Setting the sleeves was a daunting prospect, but thanks to Ruth’s precise maths and my (luckily) good and exact gauge, there were no issues at all. Everything fit into place perfectly: no rucking, no tugging, no fixing. I could never have been more pleased.
I found the buttons at Loop, much to my relief. I didn’t really fancy having to go on a massive button-hunt. The warm black ceramic gives warmth to the colour of the cardi, and are light enough to not weigh down the band but still strong. Again, having a garter stitch band makes it easy to mark a straight line on which the buttons go. That and lots of coil-less safety pins.
The fabric is glorious. It was a sunny but very cold day today, but I didn’t feel the least bit chilly while getting these photos taken, especially considering how deep the cut of the cardi is. It’s great on its own and it layers very well under a coat.

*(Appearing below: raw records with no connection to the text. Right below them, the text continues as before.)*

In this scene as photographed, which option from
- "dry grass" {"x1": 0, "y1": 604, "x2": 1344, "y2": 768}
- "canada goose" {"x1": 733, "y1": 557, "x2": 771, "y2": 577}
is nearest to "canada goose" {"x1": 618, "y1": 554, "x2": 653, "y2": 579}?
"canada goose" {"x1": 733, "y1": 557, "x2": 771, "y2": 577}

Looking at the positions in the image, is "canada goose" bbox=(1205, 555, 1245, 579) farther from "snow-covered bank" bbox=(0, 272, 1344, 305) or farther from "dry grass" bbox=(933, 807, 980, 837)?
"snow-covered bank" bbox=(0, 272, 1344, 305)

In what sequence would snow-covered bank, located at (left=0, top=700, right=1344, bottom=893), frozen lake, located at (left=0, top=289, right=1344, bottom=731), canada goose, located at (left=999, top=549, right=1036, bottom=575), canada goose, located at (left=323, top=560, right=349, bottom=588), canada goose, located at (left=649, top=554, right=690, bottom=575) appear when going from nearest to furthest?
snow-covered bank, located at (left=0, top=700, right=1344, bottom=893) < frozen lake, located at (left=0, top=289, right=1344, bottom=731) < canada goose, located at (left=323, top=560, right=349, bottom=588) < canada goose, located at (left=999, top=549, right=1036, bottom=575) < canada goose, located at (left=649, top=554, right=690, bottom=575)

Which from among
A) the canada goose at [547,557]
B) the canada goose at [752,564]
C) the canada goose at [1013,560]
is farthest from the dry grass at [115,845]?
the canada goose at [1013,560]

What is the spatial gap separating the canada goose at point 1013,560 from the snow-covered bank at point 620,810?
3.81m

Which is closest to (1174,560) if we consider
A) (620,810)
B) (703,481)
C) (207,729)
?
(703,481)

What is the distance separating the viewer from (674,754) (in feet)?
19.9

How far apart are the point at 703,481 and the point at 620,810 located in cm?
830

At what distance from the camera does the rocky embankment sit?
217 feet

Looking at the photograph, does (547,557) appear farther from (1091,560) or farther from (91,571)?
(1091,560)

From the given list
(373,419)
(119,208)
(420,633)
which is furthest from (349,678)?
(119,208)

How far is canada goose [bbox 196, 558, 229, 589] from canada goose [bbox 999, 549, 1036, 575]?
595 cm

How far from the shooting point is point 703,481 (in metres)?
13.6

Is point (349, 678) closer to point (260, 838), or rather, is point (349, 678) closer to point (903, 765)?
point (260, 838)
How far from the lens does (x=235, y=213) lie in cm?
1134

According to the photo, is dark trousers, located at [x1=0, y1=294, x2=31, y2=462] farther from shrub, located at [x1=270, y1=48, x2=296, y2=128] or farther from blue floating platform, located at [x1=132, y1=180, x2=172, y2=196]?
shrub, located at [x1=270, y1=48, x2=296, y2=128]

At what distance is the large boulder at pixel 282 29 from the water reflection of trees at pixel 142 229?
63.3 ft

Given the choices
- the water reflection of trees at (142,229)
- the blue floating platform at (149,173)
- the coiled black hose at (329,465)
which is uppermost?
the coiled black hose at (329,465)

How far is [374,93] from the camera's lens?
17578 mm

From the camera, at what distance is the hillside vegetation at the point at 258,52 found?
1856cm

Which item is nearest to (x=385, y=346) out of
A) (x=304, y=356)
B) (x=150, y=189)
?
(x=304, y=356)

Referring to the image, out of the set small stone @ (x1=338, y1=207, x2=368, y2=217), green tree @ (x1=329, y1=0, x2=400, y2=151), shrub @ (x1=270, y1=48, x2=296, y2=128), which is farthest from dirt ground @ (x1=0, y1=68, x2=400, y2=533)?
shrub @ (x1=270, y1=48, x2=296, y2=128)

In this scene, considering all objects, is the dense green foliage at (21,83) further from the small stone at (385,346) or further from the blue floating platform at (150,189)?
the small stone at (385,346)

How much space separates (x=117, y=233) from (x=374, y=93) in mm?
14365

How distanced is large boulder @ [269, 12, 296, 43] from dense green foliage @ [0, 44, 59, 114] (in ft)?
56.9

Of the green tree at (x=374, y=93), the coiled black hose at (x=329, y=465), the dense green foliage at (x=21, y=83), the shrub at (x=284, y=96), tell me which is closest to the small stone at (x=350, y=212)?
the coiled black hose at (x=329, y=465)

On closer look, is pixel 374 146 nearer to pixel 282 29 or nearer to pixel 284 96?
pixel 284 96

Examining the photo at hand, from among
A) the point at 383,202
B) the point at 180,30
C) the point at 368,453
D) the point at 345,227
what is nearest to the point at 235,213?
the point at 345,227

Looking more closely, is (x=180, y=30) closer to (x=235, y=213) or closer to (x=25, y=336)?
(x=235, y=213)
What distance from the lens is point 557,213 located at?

I think the only bit that I wish I could have done better were the sleeves. They came out a little long, but then given what I said about the squishiness of folded-over garter stitch, it isn’t a massive issue. Plus the extra length keeps my hands warm.

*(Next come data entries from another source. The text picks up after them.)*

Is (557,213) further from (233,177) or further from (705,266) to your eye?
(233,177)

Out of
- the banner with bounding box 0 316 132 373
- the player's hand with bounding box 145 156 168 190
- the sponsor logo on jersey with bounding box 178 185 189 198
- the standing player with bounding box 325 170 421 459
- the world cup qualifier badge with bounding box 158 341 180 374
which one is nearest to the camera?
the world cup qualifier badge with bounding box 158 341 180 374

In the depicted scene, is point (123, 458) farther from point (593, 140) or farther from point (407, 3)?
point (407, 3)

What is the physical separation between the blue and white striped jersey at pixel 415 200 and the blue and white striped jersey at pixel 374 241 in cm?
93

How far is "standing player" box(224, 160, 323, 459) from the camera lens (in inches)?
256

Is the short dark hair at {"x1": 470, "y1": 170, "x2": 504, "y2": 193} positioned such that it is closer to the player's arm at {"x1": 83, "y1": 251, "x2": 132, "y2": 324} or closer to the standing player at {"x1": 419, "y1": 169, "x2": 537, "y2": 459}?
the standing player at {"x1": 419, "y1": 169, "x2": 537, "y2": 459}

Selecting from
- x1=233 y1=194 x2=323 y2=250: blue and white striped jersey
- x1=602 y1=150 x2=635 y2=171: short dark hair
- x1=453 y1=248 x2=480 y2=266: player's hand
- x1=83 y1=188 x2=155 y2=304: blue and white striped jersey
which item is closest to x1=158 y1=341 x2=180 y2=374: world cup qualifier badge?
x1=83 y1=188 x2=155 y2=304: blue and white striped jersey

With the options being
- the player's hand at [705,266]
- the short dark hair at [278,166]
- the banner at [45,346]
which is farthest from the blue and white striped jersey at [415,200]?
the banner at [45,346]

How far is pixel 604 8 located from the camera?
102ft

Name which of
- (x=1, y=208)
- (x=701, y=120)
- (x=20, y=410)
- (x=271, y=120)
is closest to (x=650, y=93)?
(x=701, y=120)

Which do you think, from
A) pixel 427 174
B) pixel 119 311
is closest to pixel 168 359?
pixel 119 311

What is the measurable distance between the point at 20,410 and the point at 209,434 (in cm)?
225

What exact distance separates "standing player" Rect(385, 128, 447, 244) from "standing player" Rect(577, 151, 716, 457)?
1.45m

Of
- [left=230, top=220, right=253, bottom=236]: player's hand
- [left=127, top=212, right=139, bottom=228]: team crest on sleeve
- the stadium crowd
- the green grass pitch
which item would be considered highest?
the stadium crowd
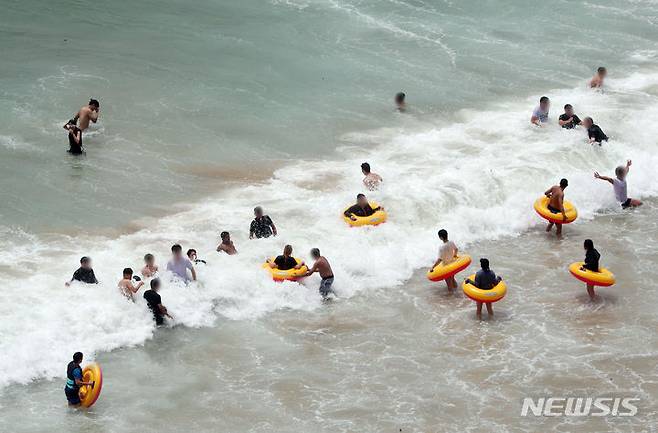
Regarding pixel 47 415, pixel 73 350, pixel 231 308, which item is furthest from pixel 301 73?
pixel 47 415

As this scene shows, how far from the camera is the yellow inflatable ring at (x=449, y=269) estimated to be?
19.0 meters

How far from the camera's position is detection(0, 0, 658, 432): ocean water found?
15.7 metres

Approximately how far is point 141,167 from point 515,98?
37.5ft

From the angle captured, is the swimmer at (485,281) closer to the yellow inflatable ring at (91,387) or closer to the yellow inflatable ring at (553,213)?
the yellow inflatable ring at (553,213)

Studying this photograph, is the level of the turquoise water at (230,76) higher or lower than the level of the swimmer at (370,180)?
higher

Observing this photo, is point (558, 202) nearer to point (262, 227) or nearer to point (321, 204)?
point (321, 204)

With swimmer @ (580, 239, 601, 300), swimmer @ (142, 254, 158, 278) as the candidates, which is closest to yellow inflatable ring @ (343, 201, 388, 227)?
swimmer @ (142, 254, 158, 278)

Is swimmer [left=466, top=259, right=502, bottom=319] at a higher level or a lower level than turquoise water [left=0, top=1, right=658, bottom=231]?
lower

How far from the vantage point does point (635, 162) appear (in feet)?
83.0

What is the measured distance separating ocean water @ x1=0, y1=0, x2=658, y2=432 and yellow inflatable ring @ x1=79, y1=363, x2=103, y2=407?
23cm

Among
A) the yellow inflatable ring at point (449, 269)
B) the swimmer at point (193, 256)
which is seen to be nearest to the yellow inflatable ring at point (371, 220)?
the yellow inflatable ring at point (449, 269)

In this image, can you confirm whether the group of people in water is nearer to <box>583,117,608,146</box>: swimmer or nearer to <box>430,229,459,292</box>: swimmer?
<box>430,229,459,292</box>: swimmer

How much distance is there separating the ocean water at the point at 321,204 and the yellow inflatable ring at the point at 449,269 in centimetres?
39

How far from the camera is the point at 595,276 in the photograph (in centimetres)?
1833
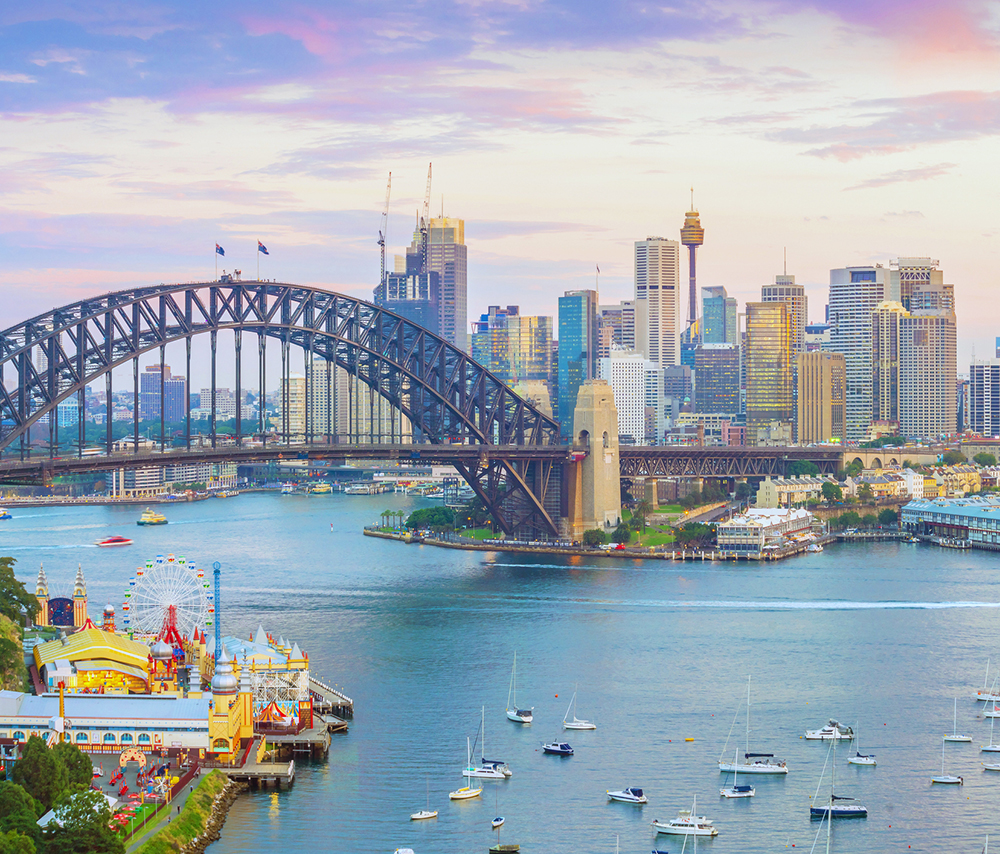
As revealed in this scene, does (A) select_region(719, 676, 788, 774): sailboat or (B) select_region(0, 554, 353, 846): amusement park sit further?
(A) select_region(719, 676, 788, 774): sailboat

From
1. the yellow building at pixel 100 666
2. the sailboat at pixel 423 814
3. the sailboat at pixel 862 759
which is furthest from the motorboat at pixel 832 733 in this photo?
the yellow building at pixel 100 666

I’m very proud of this project. Not just because I actually finished something so big in such good time, and not just because I’ve finally accomplished the one thing that has always eluded me, which was knitting an actual wearable object that wasn’t an accessory.
But I am so proud – so very unspeakably proud – to be able to call such a talented and brilliant designer my friend. Thank you, Ruth, for something so beautiful and so intuitive, and for being so inspiring and encouraging.
Pattern: Montview Cardigan, by Ruth Garcia-Alcantud (www.rockandpurl.com)
Yarn: Rowan Felted Tweed Aran in Dusty SH728
Needles: 5.0mm for the body, sleeves and bands, 5.5mm for casting on the lower band and casting off of the body, 6.0mm for casting on the cuffs and casting off the button and neckband.